(A) 10xSTAT-GFP is repressed in Tsh-clones residing in the proximal hinge (green arrow, A′, A″) but not in the lateral hinge (A′, A″, yellow arrow), despite Msh being repressed in both clones (A‴, green and yellow arrow). By contrast, 10xSTAT-GFP is induced in Tsh-expressing clones residing in the pouch (arrows in A′, A‴). Msh (red) is weakly induced in some Tsh-expressing clones in the pouch (red arrows in A‴). A′ is single channel for 10xSTAT-GFP; A″ for βGal; A‴ for Msh.
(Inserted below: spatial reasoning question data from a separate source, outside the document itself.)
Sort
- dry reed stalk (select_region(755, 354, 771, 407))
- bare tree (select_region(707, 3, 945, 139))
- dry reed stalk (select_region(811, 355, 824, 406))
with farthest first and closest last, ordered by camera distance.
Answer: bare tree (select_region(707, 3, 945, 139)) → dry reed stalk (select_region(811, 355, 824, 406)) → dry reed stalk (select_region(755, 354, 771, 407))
(B, C) An upd enhancer trap (updPD1, marked by βGal (red)) is cell-autonomously induced in Tsh-expressing clones (arrows in B–B‴ and C–C‴), which express both GFP (green) and Tsh (blue). The upregulation of upd occurs in both the hinge (B) and the pouch (B). Note that the endogenous domain of Tsh is not visible in B‴ because the gain of the confocal was decreased to not over-saturate the signal. B′ and C′ are single channel for βGal; B″ and C″ for GFP; B‴ and C″ for Tsh.
(D) Endogenous 10xSTAT-GFP is not altered in a Tsh RNAi (tshi)-expressing clone (marked by βGal (red)) residing in the proximal hinge (arrow in D′-D‴). The lack of Tsh protein within the clone (arrow in D‴) indicates the effective of the knockdown. Tsh is blue in D. D′ is single channel for 10xSTAT-GFP ; D′ for βGal; D‴ for Tsh.